Cyber-Anxiety: The Struggle to Articulate Our Exploits & Truman 2.0

When there is something tangibly off in a moment, and the moment builds until the feeling becomes a pattern and so on, one is left to consider the idea that maybe, perhaps, not to sound completely conspiratorial (although, I definitely am) something has in fact shifted.

A collective, palpable lapse into something different yet unspeakable so far as language (and arguably culture) is wiling to admit and altogether familiar at once. It’s as if the past has not yet removed itself from working memory but you can’t go back. And yet, it’s entirely possible that at this point, only you feel effected by a cultural or social shift because you’re enormously and overdramatic and sensitive to an extent you either embrace or decide to cut yourself off completely. A tendency to feel at odds with the world, the state of as Marx might call his “species being”, or something alone the lines of feeling unsatisfied, put off, or strangely and compellingly in tension with something offensive to your core. If you think I’m describing alienation or if you prefer, “estrangement“, I’m not.

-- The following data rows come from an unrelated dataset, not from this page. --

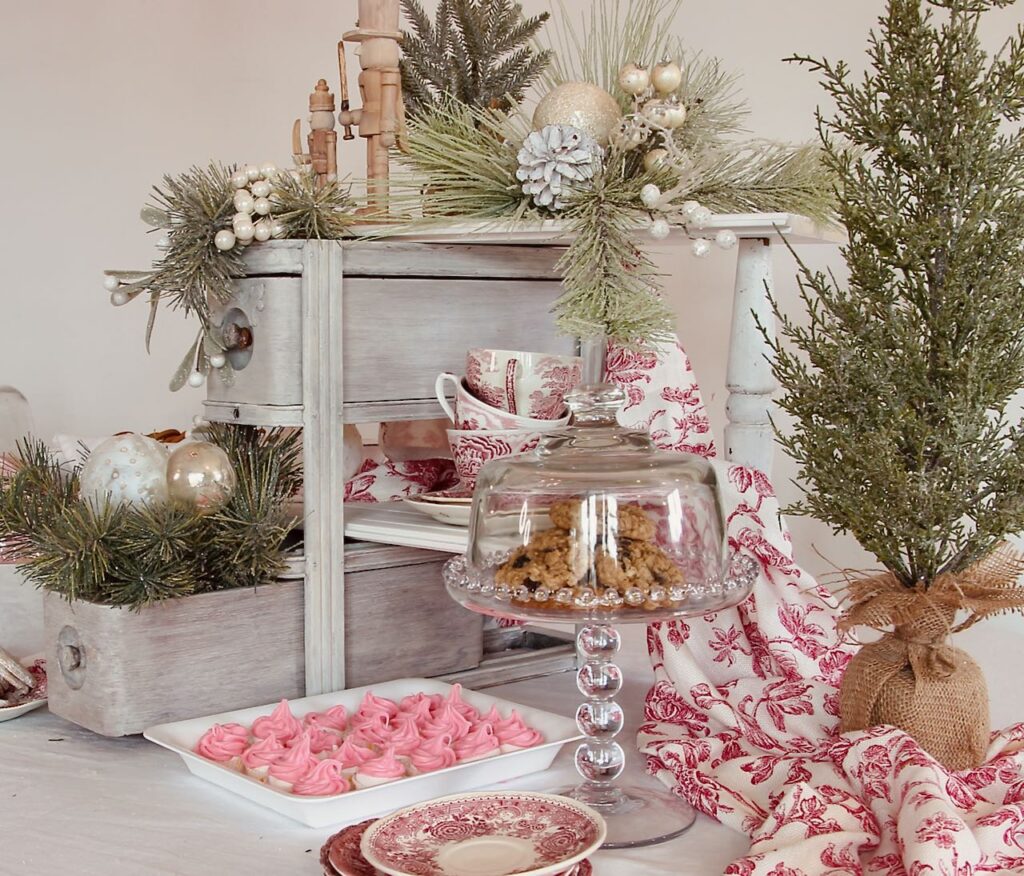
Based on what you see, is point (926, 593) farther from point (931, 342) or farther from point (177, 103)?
point (177, 103)

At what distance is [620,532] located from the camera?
910mm

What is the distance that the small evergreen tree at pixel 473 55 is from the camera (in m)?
1.38

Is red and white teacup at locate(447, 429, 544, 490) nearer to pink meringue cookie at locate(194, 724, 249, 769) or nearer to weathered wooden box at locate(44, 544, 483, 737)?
weathered wooden box at locate(44, 544, 483, 737)

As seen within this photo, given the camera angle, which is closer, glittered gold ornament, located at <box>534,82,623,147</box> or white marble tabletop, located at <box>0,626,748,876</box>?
white marble tabletop, located at <box>0,626,748,876</box>

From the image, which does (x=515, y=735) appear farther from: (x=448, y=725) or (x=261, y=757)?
(x=261, y=757)

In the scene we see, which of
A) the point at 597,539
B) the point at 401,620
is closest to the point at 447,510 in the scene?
the point at 401,620

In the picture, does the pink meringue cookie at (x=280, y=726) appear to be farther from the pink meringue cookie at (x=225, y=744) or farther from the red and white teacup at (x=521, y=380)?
the red and white teacup at (x=521, y=380)

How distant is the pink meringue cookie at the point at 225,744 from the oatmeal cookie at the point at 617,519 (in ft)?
1.14

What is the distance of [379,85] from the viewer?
133 centimetres

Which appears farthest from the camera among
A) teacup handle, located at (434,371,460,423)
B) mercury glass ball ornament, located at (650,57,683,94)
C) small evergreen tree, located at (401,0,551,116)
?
small evergreen tree, located at (401,0,551,116)

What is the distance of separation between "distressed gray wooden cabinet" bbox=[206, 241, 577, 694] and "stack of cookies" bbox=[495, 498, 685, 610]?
14.6 inches

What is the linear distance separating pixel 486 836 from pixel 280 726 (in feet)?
0.96

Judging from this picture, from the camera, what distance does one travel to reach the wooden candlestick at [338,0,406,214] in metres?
1.30

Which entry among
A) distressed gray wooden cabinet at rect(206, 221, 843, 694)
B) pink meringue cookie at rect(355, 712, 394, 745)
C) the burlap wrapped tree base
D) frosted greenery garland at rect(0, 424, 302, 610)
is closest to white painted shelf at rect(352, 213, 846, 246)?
→ distressed gray wooden cabinet at rect(206, 221, 843, 694)
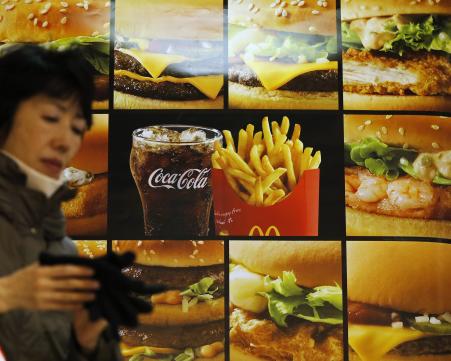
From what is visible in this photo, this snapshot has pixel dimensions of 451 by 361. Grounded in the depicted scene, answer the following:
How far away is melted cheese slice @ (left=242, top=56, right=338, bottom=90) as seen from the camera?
3947 millimetres

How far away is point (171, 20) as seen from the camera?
401cm

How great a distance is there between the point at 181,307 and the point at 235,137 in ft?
3.14

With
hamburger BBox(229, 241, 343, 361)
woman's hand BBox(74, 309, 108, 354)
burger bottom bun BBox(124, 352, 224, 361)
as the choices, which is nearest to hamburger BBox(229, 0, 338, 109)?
hamburger BBox(229, 241, 343, 361)

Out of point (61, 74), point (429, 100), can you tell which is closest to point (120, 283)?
point (61, 74)

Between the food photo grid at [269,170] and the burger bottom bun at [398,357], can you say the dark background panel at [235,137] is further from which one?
the burger bottom bun at [398,357]

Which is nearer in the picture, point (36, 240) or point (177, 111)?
point (36, 240)

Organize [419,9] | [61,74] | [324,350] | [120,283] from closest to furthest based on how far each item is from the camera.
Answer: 1. [120,283]
2. [61,74]
3. [324,350]
4. [419,9]

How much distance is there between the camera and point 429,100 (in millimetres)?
3986

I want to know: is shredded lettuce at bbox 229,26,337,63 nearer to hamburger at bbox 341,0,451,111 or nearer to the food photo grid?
the food photo grid

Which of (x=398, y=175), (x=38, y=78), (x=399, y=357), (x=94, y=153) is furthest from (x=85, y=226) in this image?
(x=38, y=78)

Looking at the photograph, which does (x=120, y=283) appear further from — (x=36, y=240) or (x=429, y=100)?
(x=429, y=100)

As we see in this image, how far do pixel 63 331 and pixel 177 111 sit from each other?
3082 millimetres

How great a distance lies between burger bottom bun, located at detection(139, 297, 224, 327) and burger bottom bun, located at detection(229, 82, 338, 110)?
3.51ft

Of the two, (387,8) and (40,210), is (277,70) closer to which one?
(387,8)
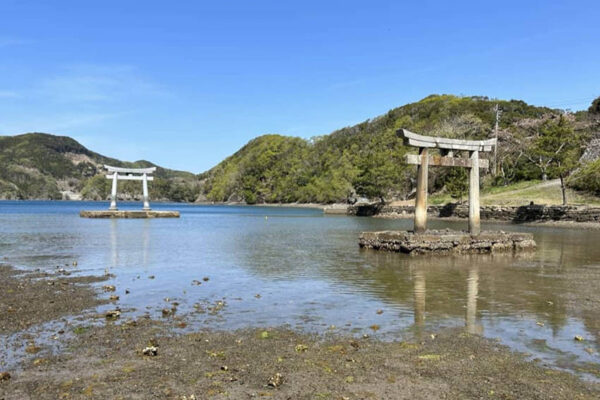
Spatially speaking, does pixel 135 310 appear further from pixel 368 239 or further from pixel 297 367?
pixel 368 239

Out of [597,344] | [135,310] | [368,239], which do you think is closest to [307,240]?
[368,239]

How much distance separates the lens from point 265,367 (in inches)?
293

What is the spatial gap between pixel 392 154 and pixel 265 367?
261 feet

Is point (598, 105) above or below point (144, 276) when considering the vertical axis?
above

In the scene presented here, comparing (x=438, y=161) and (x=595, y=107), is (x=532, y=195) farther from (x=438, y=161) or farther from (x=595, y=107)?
(x=595, y=107)

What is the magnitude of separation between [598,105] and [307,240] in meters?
72.5

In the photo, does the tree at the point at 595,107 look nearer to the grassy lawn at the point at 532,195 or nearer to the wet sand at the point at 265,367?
the grassy lawn at the point at 532,195

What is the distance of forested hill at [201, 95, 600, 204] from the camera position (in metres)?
69.1

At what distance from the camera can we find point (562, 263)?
20.5 meters

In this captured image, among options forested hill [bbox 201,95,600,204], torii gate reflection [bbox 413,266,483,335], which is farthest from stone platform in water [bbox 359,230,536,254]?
forested hill [bbox 201,95,600,204]

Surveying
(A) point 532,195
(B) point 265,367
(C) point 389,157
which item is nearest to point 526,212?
(A) point 532,195

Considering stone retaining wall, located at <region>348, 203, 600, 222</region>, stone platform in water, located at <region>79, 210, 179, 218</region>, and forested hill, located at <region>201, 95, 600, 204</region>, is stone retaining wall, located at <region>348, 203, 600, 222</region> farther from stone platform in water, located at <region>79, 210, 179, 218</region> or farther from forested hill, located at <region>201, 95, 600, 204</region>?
stone platform in water, located at <region>79, 210, 179, 218</region>

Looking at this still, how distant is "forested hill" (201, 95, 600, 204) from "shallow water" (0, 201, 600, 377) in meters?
32.5

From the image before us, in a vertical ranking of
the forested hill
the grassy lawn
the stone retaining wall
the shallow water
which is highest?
the forested hill
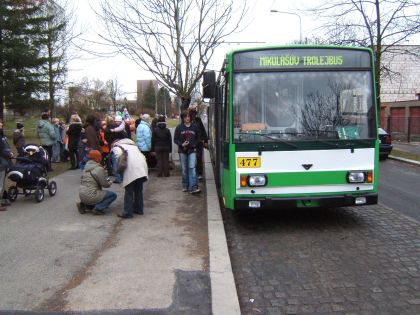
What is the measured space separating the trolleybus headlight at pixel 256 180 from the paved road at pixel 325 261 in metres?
0.80

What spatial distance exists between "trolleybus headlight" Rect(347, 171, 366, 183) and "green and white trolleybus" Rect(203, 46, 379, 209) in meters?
0.01

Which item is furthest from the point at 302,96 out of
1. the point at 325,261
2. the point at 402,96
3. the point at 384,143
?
the point at 402,96

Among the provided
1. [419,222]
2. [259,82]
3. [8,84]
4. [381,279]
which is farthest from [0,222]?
[8,84]

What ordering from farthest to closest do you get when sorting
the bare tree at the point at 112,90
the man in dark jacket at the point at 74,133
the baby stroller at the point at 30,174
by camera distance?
the bare tree at the point at 112,90, the man in dark jacket at the point at 74,133, the baby stroller at the point at 30,174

Well, in a sense I am, but what I suspect is in fact the driving force of this revulsion at the prospects of how it feels to live in a psychosocially turbulent environment, considering our concerning tendency to deconstruct and muse in agony at the interruption processes of existential angst is…simply anxiety

If you experience anxiety on a near constant basis, it’s almost safe to assume you experience reality on much different terms. That is not some grand statement to shame either party on the side of those who do/don’t experience anxiety either. Really, it’s just important to, at the very least, acknowledge that as a rule, certain situations, sounds, and yes, ideas, evoke gut-lurching and questionably intense heard pounding episodes to a world that is banal, steeping in levels of comfort that would be extraordinary to any other historical population (you guessed it, this is written from Vancouver, Canada – a safe place to be when you’re a white, middle class university student – there, your daily caloric intake for identity politics until 2:00am tomorrow night). What is worse, these moments of estrangement from the essence of cooperation in the social world, the absurdity of it all, adds it. it makes you question first, yourself, then reality, then you as compatible in this reality (I’m on this step right now) – rinse and repeat over and over again until, defeated, you don’t trust either. 

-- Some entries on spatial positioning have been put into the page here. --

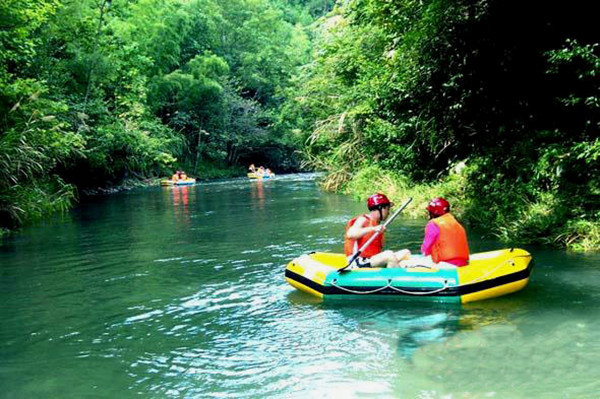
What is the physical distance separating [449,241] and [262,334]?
242cm

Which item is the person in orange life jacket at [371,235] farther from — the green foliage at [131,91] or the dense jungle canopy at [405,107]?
the green foliage at [131,91]

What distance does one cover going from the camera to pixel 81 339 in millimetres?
6000

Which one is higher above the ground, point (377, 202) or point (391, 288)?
point (377, 202)

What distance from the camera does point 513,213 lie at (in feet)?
34.2

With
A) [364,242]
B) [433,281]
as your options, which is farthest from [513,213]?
[433,281]

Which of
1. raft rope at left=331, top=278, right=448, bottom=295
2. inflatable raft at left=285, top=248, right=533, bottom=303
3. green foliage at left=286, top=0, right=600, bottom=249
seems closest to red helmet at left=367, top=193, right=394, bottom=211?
inflatable raft at left=285, top=248, right=533, bottom=303

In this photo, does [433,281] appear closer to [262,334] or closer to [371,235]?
[371,235]

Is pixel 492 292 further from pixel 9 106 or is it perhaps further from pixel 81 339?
pixel 9 106

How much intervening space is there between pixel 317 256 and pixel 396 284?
1430 mm

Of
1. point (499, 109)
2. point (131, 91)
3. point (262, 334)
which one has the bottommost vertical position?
point (262, 334)

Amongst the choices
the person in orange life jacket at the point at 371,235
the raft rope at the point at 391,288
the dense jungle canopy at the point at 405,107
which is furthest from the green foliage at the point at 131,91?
the raft rope at the point at 391,288

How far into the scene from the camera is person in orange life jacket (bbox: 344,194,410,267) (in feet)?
23.4

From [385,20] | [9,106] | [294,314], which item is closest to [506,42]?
[385,20]

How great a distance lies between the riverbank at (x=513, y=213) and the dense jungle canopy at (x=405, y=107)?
28 millimetres
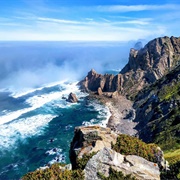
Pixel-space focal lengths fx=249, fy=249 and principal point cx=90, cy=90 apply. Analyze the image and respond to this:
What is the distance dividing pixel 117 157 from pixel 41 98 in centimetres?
15152

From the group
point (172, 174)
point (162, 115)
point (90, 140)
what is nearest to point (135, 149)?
point (172, 174)

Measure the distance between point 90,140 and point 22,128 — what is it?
85.0 metres

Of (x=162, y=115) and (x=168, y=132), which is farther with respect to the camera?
(x=162, y=115)

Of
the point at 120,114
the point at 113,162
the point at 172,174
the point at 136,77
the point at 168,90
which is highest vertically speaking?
the point at 113,162

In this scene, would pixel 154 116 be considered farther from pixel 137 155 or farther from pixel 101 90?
pixel 137 155

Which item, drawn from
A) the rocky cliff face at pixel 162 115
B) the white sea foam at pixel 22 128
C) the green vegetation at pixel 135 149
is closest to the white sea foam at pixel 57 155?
the white sea foam at pixel 22 128

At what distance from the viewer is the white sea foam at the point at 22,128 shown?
10538cm

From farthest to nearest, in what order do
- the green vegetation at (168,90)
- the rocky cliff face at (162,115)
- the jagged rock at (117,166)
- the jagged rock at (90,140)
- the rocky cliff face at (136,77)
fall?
the rocky cliff face at (136,77), the green vegetation at (168,90), the rocky cliff face at (162,115), the jagged rock at (90,140), the jagged rock at (117,166)

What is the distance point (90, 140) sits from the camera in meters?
39.4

This was not intended to wind up a depository for ontological strife but, sometimes an imaginary audience seems to be the only place for angst-drain; a screen to absorb anxiety that in essence, it created.  See what I mean why sensitive though? It’s Neo-Emo. I would love to insert a trademark logo on neo-emo but unfortunately I don’t even know how to use a keyboard well enough for it. And that’s part of the problem. With this preliminary level of tech-competency, I still find myself experiencing this heavy and pervasive shift in the psychosocial, social order in relation to technology. In various contexts, the public is seemingly rearranged. The dynamics of relationships do, as you all already know but rarely enjoy reading in words, have been altered to a degree indistinguishable for any longer. And the part I disdain most about this subtle collapse of psychosocial freedom, is that one feels apart but separate from the slight adoptions of principles emerging from the new moral order of the way we perceive one another. No matter the extent to which you participate in creating laws of behaviour, you will enforce them by either pure self-denial of the real or simply being too distracted to recognize.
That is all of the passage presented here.